ELKTON — On May 22, the $7.1-million Harbourview Wastewater Treatment Plant went online as part of the ambitious statewide initiative to improve water quality.
Serving 120 households south of the Chesapeake and Delaware Canal, the new wastewater treatment plant aims not only improve water quality but to also meet mandated nutrient levels entering the Elk River.
“The Harbourview wastewater treatment plant is located in a residential neighborhood, in relatively close proximity to several houses,” said Scott Flanigan, director of Public Works, in a press release from the county. “Unlike the old plant, the new plant’s primary treatment processes are enclosed within a building which should help to control noise and odors.
“That is part of our ongoing effort to be good neighbors to the community.”
Since 1976, the Harbourview plant had been in operation at 79 Dartmouth Road. Modernizing this infrastructure was part of a major statewide investment to meet higher effluent treatment standards in order to reduce pollution in the Chesapeake Bay.
The new Cecil County construction included a membrane bioreactor that removes “significantly more nutrients” than conventional standards from wastewater before treated discharge enters Herring Creek, the county reported in a Tuesday release.
MDE requires that treatment plants with capacities of 500,000 gallons per day or more treat effluent at 3 milligrams per liter of nitrogen and 0.3 milligrams per liter of phosphorous per the “enhanced nutrient removal” (ENR) treatment standards.
In a 2018 interview with the Cecil Whig, Flanigan said that since the Harbourview plant is smaller, the state did not require Cecil County to upgrade.
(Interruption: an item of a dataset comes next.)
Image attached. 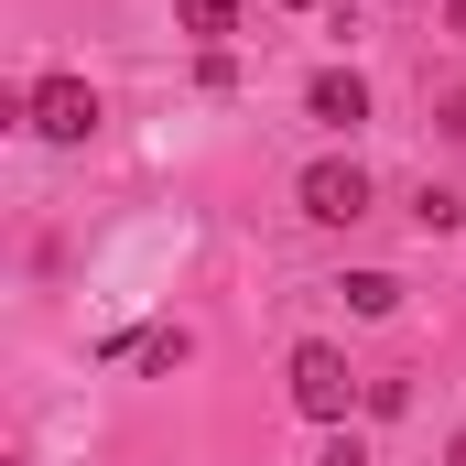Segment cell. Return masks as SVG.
Masks as SVG:
<instances>
[{"label": "cell", "instance_id": "277c9868", "mask_svg": "<svg viewBox=\"0 0 466 466\" xmlns=\"http://www.w3.org/2000/svg\"><path fill=\"white\" fill-rule=\"evenodd\" d=\"M304 109L326 119V130H358V119H369V76H358V66H326V76L304 87Z\"/></svg>", "mask_w": 466, "mask_h": 466}, {"label": "cell", "instance_id": "3957f363", "mask_svg": "<svg viewBox=\"0 0 466 466\" xmlns=\"http://www.w3.org/2000/svg\"><path fill=\"white\" fill-rule=\"evenodd\" d=\"M304 218H315V228H358V218H369V174H358L348 152L304 163Z\"/></svg>", "mask_w": 466, "mask_h": 466}, {"label": "cell", "instance_id": "5b68a950", "mask_svg": "<svg viewBox=\"0 0 466 466\" xmlns=\"http://www.w3.org/2000/svg\"><path fill=\"white\" fill-rule=\"evenodd\" d=\"M174 22H185L196 44H218V33H238V0H174Z\"/></svg>", "mask_w": 466, "mask_h": 466}, {"label": "cell", "instance_id": "ba28073f", "mask_svg": "<svg viewBox=\"0 0 466 466\" xmlns=\"http://www.w3.org/2000/svg\"><path fill=\"white\" fill-rule=\"evenodd\" d=\"M196 87H207V98H228V87H238V66H228V44H207V55H196Z\"/></svg>", "mask_w": 466, "mask_h": 466}, {"label": "cell", "instance_id": "30bf717a", "mask_svg": "<svg viewBox=\"0 0 466 466\" xmlns=\"http://www.w3.org/2000/svg\"><path fill=\"white\" fill-rule=\"evenodd\" d=\"M326 466H369V445H358L348 423H337V445H326Z\"/></svg>", "mask_w": 466, "mask_h": 466}, {"label": "cell", "instance_id": "8fae6325", "mask_svg": "<svg viewBox=\"0 0 466 466\" xmlns=\"http://www.w3.org/2000/svg\"><path fill=\"white\" fill-rule=\"evenodd\" d=\"M445 22H456V33H466V0H445Z\"/></svg>", "mask_w": 466, "mask_h": 466}, {"label": "cell", "instance_id": "7a4b0ae2", "mask_svg": "<svg viewBox=\"0 0 466 466\" xmlns=\"http://www.w3.org/2000/svg\"><path fill=\"white\" fill-rule=\"evenodd\" d=\"M22 119H33V130H44V141H87V130H98V87H87V76H33V98H22Z\"/></svg>", "mask_w": 466, "mask_h": 466}, {"label": "cell", "instance_id": "9c48e42d", "mask_svg": "<svg viewBox=\"0 0 466 466\" xmlns=\"http://www.w3.org/2000/svg\"><path fill=\"white\" fill-rule=\"evenodd\" d=\"M412 218H423V228H466V207L445 196V185H423V196H412Z\"/></svg>", "mask_w": 466, "mask_h": 466}, {"label": "cell", "instance_id": "6da1fadb", "mask_svg": "<svg viewBox=\"0 0 466 466\" xmlns=\"http://www.w3.org/2000/svg\"><path fill=\"white\" fill-rule=\"evenodd\" d=\"M348 401H369L358 369H348V348L304 337V348H293V412H304V423H348Z\"/></svg>", "mask_w": 466, "mask_h": 466}, {"label": "cell", "instance_id": "52a82bcc", "mask_svg": "<svg viewBox=\"0 0 466 466\" xmlns=\"http://www.w3.org/2000/svg\"><path fill=\"white\" fill-rule=\"evenodd\" d=\"M130 358H141V369H185V358H196V337H185V326H152Z\"/></svg>", "mask_w": 466, "mask_h": 466}, {"label": "cell", "instance_id": "8992f818", "mask_svg": "<svg viewBox=\"0 0 466 466\" xmlns=\"http://www.w3.org/2000/svg\"><path fill=\"white\" fill-rule=\"evenodd\" d=\"M337 293H348V315H390V304H401V282H390V271H348Z\"/></svg>", "mask_w": 466, "mask_h": 466}, {"label": "cell", "instance_id": "7c38bea8", "mask_svg": "<svg viewBox=\"0 0 466 466\" xmlns=\"http://www.w3.org/2000/svg\"><path fill=\"white\" fill-rule=\"evenodd\" d=\"M445 466H466V434H456V445H445Z\"/></svg>", "mask_w": 466, "mask_h": 466}]
</instances>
Instead, the county is doing so willingly, the Whig reported.
The new plant is expected to improve discharges into the Chesapeake Bay (by way on the Elk River) by reducing 83 percent of nitrogen and 90 percent of phosphorus.
Cecil County’s Harbourview Wastewater Treatment Plant was one of several major projects that received Bay Restoration Funds grants and loans to “help us to green and grow the state’s economy and lead in the race to protect and restore Chesapeake Bay watersheds,” Maryland Environment Secretary Ben Grumbles said at the time the $6.8-million pot was announced.
MDE hopes to reduce 20 million pounds of nitrogen per year and 1 million pounds of phosphorus with these funds. Using enhanced nutrient removal technologies to limit these elements from entering waterways, oxygen levels will be sustained and continue supporting aquatic life. When oxygen levels are decreased by nutrients, life underwater is negatively impacted Once achieved, the expectation is that these plants will reduce one-third of the pollution goal under the Chesapeake Bay 2000 Agreement.
“The previous treatment plant served the Harbourview community for many decades, but it has needed to be replaced for some time now,” said County Executive Alan McCarthy in a press release.
“The new plant is state-of-the-art and will treat the wastewater to a much higher level, which will help to improve the water quality in Herring Creek and, ultimately, the Chesapeake Bay.”